Die nach seinem Vorbringen entgangene Provision steht ihm aber nicht zu. Der Auftragnehmer kann bei einer Pflichtverletzung des Auftraggebers regelmäßig nur den Ersatz nutzloser Aufwendungen ersetzt verlangen; zwar trägt der Kläger im Einzelnen vor, welche Leistungen er erbracht haben will. Zu konkreten Aufwendungen hierfür trägt er aber nicht vor; diese macht er auch nicht geltend. Die entgangene Provision kann er als Schaden nur dann verlangen, wenn er die Möglichkeit einer anderweitigen provisionspflichtigen Veräußerung des Objekts nachweist (vgl. Palandt, BGB, 63. Aufl., § 652, Rn. 21). Unstreitig hat der Beklagte das Pferd aber gar nicht anderweitig verkauft, sondern sich entschieden es zu behalten; ein vertragswidriger Vertragsabschluss – unter Umgehung des Klägers – liegt damit nicht vor.
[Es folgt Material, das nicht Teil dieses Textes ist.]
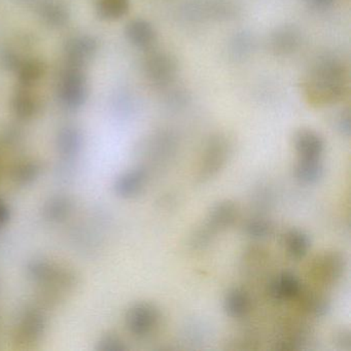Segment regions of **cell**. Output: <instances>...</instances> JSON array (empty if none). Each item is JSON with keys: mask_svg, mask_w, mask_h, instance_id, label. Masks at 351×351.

Anders liegt der Fall nur, wenn die Vertragsparteien eine sog. Nichtabschlussklausel vereinbart haben, nach der der Auftraggeber bei Nichtabschluss der vermittelten bzw. nachgewiesenen Vertragsabschlussmöglichkeit verpflichtet ist, die Gesamtprovision zu zahlen. Eine solche Vereinbarung muss im Hinblick auf die Abschlussfreiheit des Auftraggebers aber ausdrücklich und individualvertraglich getroffen werden. Eine solche Klausel enthält der Vertragstext nicht. Wegen ihres Ausnahmecharakters kann sich eine solche Vereinbarung auch nicht lediglich im Wege der Auslegung ergeben.
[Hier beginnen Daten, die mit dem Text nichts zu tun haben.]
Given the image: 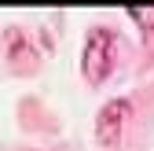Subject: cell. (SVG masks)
<instances>
[{"label":"cell","mask_w":154,"mask_h":151,"mask_svg":"<svg viewBox=\"0 0 154 151\" xmlns=\"http://www.w3.org/2000/svg\"><path fill=\"white\" fill-rule=\"evenodd\" d=\"M110 66H114V33L106 26H95L88 33V41H85V63H81V70H85L88 85H103Z\"/></svg>","instance_id":"1"},{"label":"cell","mask_w":154,"mask_h":151,"mask_svg":"<svg viewBox=\"0 0 154 151\" xmlns=\"http://www.w3.org/2000/svg\"><path fill=\"white\" fill-rule=\"evenodd\" d=\"M128 114H132V103L128 100H110L99 111V118H95V140H99L103 147H114L121 140V133H125Z\"/></svg>","instance_id":"2"},{"label":"cell","mask_w":154,"mask_h":151,"mask_svg":"<svg viewBox=\"0 0 154 151\" xmlns=\"http://www.w3.org/2000/svg\"><path fill=\"white\" fill-rule=\"evenodd\" d=\"M128 15L136 18L143 30H154V8H128Z\"/></svg>","instance_id":"3"}]
</instances>
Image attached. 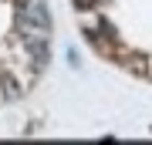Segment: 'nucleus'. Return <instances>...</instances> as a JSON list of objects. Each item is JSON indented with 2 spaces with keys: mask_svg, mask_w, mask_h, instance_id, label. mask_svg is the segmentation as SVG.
<instances>
[{
  "mask_svg": "<svg viewBox=\"0 0 152 145\" xmlns=\"http://www.w3.org/2000/svg\"><path fill=\"white\" fill-rule=\"evenodd\" d=\"M27 51H31V64L34 71H44L51 61V47H48V37L44 34H37V37H27Z\"/></svg>",
  "mask_w": 152,
  "mask_h": 145,
  "instance_id": "nucleus-1",
  "label": "nucleus"
},
{
  "mask_svg": "<svg viewBox=\"0 0 152 145\" xmlns=\"http://www.w3.org/2000/svg\"><path fill=\"white\" fill-rule=\"evenodd\" d=\"M0 91H4L7 101H17V98L24 95V88H20V81H17L10 71H0Z\"/></svg>",
  "mask_w": 152,
  "mask_h": 145,
  "instance_id": "nucleus-2",
  "label": "nucleus"
},
{
  "mask_svg": "<svg viewBox=\"0 0 152 145\" xmlns=\"http://www.w3.org/2000/svg\"><path fill=\"white\" fill-rule=\"evenodd\" d=\"M95 4H98V0H75V7H78V10H91Z\"/></svg>",
  "mask_w": 152,
  "mask_h": 145,
  "instance_id": "nucleus-3",
  "label": "nucleus"
},
{
  "mask_svg": "<svg viewBox=\"0 0 152 145\" xmlns=\"http://www.w3.org/2000/svg\"><path fill=\"white\" fill-rule=\"evenodd\" d=\"M31 7V0H14V10H27Z\"/></svg>",
  "mask_w": 152,
  "mask_h": 145,
  "instance_id": "nucleus-4",
  "label": "nucleus"
}]
</instances>
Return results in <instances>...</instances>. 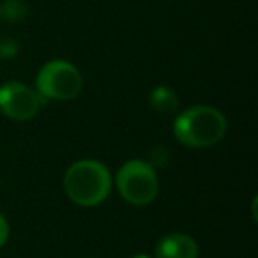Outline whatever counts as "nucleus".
Masks as SVG:
<instances>
[{
    "instance_id": "nucleus-10",
    "label": "nucleus",
    "mask_w": 258,
    "mask_h": 258,
    "mask_svg": "<svg viewBox=\"0 0 258 258\" xmlns=\"http://www.w3.org/2000/svg\"><path fill=\"white\" fill-rule=\"evenodd\" d=\"M166 161H168V152H166V149L163 147V145L156 147L154 151L151 152L149 163H151V165L154 166V168H158V166H165Z\"/></svg>"
},
{
    "instance_id": "nucleus-1",
    "label": "nucleus",
    "mask_w": 258,
    "mask_h": 258,
    "mask_svg": "<svg viewBox=\"0 0 258 258\" xmlns=\"http://www.w3.org/2000/svg\"><path fill=\"white\" fill-rule=\"evenodd\" d=\"M111 189L113 175L97 159H78L64 173V191L78 207H97L110 197Z\"/></svg>"
},
{
    "instance_id": "nucleus-6",
    "label": "nucleus",
    "mask_w": 258,
    "mask_h": 258,
    "mask_svg": "<svg viewBox=\"0 0 258 258\" xmlns=\"http://www.w3.org/2000/svg\"><path fill=\"white\" fill-rule=\"evenodd\" d=\"M197 240L187 233L173 232L159 239L154 247V256L152 258H198Z\"/></svg>"
},
{
    "instance_id": "nucleus-12",
    "label": "nucleus",
    "mask_w": 258,
    "mask_h": 258,
    "mask_svg": "<svg viewBox=\"0 0 258 258\" xmlns=\"http://www.w3.org/2000/svg\"><path fill=\"white\" fill-rule=\"evenodd\" d=\"M129 258H152L151 254H147V253H135V254H131Z\"/></svg>"
},
{
    "instance_id": "nucleus-3",
    "label": "nucleus",
    "mask_w": 258,
    "mask_h": 258,
    "mask_svg": "<svg viewBox=\"0 0 258 258\" xmlns=\"http://www.w3.org/2000/svg\"><path fill=\"white\" fill-rule=\"evenodd\" d=\"M115 186L122 200L133 207H147L158 198L159 177L156 168L145 159H129L118 168Z\"/></svg>"
},
{
    "instance_id": "nucleus-2",
    "label": "nucleus",
    "mask_w": 258,
    "mask_h": 258,
    "mask_svg": "<svg viewBox=\"0 0 258 258\" xmlns=\"http://www.w3.org/2000/svg\"><path fill=\"white\" fill-rule=\"evenodd\" d=\"M173 137L189 149H209L226 135L228 122L223 111L209 104H195L182 110L173 120Z\"/></svg>"
},
{
    "instance_id": "nucleus-4",
    "label": "nucleus",
    "mask_w": 258,
    "mask_h": 258,
    "mask_svg": "<svg viewBox=\"0 0 258 258\" xmlns=\"http://www.w3.org/2000/svg\"><path fill=\"white\" fill-rule=\"evenodd\" d=\"M83 89V76L75 64L53 58L39 69L36 76V90L44 101H71Z\"/></svg>"
},
{
    "instance_id": "nucleus-5",
    "label": "nucleus",
    "mask_w": 258,
    "mask_h": 258,
    "mask_svg": "<svg viewBox=\"0 0 258 258\" xmlns=\"http://www.w3.org/2000/svg\"><path fill=\"white\" fill-rule=\"evenodd\" d=\"M43 104H46V101L27 83L6 82L0 85V113L11 120H32Z\"/></svg>"
},
{
    "instance_id": "nucleus-11",
    "label": "nucleus",
    "mask_w": 258,
    "mask_h": 258,
    "mask_svg": "<svg viewBox=\"0 0 258 258\" xmlns=\"http://www.w3.org/2000/svg\"><path fill=\"white\" fill-rule=\"evenodd\" d=\"M8 239H9V223L6 219V216L0 212V249L6 246Z\"/></svg>"
},
{
    "instance_id": "nucleus-9",
    "label": "nucleus",
    "mask_w": 258,
    "mask_h": 258,
    "mask_svg": "<svg viewBox=\"0 0 258 258\" xmlns=\"http://www.w3.org/2000/svg\"><path fill=\"white\" fill-rule=\"evenodd\" d=\"M20 53L18 39L11 36L0 37V60H13Z\"/></svg>"
},
{
    "instance_id": "nucleus-8",
    "label": "nucleus",
    "mask_w": 258,
    "mask_h": 258,
    "mask_svg": "<svg viewBox=\"0 0 258 258\" xmlns=\"http://www.w3.org/2000/svg\"><path fill=\"white\" fill-rule=\"evenodd\" d=\"M29 6L25 0H4L0 2V20L8 23H20L27 18Z\"/></svg>"
},
{
    "instance_id": "nucleus-7",
    "label": "nucleus",
    "mask_w": 258,
    "mask_h": 258,
    "mask_svg": "<svg viewBox=\"0 0 258 258\" xmlns=\"http://www.w3.org/2000/svg\"><path fill=\"white\" fill-rule=\"evenodd\" d=\"M149 104L158 113L168 115L179 108V96L170 85H156L149 94Z\"/></svg>"
}]
</instances>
Dass die Parteien vor Unterzeichnung der schriftlichen Vereinbarung und über deren Inhalt hinaus weitergehende Vereinbarungen getroffen haben, hat der Kläger nicht substantiiert vorgetragen. Weder sind der Inhalt konkreter Gespräche, noch deren Zeit und Ort oder die daran beteiligten Personen genannt. Zudem legt der Kläger selbst dar, dass die ursprünglich mündliche Vereinbarung durch das Faxschreiben vom 10.07.2004 schriftlich festgehalten werden sollte; einen weitergehenden Inhalt des Vertrags trägt er selbst nicht konkret vor.
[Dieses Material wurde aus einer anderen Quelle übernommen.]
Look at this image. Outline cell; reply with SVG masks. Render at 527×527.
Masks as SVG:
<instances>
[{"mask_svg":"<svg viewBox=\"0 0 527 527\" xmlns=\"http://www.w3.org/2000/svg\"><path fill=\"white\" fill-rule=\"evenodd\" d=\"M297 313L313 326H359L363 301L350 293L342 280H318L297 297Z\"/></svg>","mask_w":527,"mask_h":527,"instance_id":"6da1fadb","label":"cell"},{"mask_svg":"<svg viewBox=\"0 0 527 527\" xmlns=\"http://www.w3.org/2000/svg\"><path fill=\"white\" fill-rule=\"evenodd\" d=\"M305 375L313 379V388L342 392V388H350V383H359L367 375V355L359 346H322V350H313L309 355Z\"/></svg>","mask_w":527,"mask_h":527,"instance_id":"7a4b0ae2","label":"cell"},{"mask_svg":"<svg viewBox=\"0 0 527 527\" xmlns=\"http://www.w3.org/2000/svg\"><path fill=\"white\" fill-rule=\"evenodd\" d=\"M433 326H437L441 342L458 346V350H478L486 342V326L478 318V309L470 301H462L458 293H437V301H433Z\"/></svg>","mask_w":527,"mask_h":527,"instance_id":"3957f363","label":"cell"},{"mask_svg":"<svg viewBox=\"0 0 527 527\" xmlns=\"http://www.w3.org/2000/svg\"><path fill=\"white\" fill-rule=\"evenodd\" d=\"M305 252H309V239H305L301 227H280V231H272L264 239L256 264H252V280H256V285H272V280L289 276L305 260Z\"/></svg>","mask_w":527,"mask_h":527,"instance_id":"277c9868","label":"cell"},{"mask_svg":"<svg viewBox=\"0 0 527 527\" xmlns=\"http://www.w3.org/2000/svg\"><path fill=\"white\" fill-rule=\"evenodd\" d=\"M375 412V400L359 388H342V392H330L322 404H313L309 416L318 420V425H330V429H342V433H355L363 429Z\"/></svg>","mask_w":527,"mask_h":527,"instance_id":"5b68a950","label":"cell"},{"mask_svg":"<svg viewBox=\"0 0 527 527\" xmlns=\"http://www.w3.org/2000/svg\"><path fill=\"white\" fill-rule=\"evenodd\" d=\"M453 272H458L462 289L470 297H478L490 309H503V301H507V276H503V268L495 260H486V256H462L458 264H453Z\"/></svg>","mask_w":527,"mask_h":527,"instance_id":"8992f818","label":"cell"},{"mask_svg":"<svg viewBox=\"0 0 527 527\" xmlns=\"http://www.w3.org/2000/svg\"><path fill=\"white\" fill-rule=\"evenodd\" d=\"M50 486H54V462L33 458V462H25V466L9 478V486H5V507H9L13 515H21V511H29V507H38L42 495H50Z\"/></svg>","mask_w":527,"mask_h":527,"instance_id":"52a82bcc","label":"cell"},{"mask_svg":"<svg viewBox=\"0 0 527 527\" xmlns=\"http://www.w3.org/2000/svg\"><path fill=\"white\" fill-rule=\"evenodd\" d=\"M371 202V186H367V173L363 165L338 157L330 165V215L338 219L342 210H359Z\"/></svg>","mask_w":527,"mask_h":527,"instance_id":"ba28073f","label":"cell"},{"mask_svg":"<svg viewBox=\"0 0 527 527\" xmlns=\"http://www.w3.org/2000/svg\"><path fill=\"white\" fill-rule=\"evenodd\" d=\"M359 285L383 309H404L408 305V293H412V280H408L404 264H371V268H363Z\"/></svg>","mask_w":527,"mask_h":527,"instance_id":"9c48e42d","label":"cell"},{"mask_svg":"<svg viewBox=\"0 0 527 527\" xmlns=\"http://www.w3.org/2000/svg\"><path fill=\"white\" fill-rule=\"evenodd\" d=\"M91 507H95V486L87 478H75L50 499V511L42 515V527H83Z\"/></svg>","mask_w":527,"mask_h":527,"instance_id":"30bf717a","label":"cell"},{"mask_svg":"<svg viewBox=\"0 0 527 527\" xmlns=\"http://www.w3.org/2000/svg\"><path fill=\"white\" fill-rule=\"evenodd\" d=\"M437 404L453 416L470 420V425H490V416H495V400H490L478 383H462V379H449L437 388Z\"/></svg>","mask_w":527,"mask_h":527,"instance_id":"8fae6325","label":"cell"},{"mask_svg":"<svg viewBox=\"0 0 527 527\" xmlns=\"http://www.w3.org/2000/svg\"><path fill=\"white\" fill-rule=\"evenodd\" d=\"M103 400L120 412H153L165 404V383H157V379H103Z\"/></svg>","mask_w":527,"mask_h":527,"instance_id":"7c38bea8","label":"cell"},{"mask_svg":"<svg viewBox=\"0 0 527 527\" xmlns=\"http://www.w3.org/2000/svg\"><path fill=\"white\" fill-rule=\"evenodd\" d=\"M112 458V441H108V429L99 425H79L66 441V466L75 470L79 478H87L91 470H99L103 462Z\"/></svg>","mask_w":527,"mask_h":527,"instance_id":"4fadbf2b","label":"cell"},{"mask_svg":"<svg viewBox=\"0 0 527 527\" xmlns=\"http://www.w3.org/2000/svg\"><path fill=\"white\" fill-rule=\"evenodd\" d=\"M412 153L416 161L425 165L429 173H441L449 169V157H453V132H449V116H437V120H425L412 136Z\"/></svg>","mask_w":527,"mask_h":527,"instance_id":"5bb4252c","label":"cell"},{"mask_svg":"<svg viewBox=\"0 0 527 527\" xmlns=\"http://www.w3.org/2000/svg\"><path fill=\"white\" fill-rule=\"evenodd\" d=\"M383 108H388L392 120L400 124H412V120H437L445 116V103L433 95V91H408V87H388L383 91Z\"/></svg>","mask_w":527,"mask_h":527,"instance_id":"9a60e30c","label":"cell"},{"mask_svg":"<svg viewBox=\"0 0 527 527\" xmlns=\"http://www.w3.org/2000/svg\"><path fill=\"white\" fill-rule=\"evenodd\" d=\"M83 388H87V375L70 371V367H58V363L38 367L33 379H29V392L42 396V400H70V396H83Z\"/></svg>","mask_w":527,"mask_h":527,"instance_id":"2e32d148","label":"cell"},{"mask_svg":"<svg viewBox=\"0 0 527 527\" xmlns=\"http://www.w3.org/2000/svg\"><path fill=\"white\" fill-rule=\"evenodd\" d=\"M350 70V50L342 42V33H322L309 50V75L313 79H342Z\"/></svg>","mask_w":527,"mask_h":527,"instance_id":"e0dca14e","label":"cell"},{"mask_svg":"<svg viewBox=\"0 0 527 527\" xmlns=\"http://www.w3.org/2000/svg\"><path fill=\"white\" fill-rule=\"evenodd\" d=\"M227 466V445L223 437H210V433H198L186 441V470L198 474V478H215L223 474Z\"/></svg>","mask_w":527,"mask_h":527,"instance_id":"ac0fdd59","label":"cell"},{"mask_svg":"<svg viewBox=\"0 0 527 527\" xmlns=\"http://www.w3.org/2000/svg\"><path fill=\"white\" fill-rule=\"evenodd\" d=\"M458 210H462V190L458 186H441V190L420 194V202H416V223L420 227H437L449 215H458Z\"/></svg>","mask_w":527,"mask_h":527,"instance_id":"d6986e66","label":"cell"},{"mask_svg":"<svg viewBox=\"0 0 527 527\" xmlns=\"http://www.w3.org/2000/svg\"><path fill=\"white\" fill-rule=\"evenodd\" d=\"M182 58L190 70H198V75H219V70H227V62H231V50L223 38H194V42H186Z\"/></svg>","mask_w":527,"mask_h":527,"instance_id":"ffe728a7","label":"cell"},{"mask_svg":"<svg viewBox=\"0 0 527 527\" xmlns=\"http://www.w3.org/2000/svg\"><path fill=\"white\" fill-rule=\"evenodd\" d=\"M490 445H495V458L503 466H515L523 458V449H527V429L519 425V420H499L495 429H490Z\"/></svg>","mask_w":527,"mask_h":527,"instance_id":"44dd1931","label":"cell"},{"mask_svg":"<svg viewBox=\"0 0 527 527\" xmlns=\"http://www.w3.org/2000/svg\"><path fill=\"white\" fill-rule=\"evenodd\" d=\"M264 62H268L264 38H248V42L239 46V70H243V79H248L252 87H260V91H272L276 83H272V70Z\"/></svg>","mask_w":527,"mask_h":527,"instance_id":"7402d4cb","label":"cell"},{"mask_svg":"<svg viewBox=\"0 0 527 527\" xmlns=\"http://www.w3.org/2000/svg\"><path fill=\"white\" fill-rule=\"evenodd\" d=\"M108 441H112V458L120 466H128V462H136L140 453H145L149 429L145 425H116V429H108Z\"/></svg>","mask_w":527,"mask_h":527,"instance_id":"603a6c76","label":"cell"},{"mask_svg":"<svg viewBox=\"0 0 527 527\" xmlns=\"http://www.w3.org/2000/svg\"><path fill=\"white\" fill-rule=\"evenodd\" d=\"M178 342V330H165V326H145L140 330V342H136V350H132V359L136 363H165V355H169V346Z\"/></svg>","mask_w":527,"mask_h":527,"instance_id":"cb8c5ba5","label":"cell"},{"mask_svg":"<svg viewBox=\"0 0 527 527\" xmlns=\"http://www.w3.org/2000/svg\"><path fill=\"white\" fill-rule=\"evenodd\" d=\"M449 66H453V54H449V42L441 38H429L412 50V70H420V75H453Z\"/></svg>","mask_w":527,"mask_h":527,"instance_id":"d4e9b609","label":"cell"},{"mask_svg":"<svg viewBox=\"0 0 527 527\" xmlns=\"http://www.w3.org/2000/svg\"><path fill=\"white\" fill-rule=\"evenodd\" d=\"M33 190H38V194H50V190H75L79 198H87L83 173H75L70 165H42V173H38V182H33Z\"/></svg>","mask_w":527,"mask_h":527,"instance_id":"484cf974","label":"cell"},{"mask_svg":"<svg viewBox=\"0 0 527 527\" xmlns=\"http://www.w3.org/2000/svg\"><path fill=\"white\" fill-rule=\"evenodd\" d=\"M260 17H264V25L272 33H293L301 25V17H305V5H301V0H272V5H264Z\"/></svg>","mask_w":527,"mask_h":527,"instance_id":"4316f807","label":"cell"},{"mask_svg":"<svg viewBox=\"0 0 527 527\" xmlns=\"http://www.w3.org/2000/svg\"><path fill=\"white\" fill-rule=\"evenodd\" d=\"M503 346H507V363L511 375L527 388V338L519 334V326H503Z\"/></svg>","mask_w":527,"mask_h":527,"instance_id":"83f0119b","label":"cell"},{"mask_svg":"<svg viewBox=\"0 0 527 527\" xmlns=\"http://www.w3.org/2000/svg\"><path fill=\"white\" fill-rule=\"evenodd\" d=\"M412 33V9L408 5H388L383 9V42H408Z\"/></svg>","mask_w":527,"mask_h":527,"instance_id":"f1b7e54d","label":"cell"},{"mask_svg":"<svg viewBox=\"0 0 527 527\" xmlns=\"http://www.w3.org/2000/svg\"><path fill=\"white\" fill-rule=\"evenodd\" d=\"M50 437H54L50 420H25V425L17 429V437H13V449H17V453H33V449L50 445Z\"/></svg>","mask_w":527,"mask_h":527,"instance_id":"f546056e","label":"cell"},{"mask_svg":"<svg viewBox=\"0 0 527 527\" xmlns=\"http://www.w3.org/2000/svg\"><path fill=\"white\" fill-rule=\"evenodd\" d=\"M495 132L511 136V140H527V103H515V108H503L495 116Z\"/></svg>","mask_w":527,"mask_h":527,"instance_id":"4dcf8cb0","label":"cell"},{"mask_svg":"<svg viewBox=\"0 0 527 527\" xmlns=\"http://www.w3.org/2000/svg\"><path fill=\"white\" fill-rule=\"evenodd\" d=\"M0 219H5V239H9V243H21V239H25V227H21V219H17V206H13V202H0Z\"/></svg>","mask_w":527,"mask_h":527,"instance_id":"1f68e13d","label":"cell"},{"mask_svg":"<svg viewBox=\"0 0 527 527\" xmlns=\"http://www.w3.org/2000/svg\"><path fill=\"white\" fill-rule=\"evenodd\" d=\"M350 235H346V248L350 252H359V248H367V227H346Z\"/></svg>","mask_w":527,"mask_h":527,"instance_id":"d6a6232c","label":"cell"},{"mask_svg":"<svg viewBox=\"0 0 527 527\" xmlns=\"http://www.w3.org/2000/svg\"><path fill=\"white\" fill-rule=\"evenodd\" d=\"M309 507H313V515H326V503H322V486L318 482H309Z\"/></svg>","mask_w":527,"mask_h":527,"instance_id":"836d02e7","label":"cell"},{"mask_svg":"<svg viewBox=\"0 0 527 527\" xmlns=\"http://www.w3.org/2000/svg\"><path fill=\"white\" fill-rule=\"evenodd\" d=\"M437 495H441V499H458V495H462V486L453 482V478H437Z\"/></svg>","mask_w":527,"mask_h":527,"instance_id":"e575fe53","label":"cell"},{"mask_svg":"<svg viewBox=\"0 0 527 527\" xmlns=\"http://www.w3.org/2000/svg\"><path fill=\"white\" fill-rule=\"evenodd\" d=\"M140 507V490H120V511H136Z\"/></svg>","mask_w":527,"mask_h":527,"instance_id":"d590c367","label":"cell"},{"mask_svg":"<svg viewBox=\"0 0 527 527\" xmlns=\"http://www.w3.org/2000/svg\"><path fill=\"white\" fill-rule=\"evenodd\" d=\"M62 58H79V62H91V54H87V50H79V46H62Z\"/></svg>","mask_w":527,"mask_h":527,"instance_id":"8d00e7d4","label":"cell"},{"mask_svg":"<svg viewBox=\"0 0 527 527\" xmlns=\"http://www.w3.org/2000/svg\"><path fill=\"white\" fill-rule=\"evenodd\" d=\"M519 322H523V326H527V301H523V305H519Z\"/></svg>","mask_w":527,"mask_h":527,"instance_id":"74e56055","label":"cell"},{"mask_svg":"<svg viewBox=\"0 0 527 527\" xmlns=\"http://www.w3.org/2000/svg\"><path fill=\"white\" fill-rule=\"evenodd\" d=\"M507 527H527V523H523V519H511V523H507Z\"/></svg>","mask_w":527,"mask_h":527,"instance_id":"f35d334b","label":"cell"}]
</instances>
Da bereits die Entstehung des geltend gemachten Anspruchs des Klägers nicht festgestellt werden kann, kann dahinstehen, ob ein solcher Anspruch wegen Verstoßes gegen die guten Sitten nach § 138 BGB unwirksam wäre.
Die Kostenentscheidung folgt aus § 91 Abs. 1 ZPO. Die Anordnung zur vorläufigen Vollstreckbarkeit beruht auf § 709 ZPO.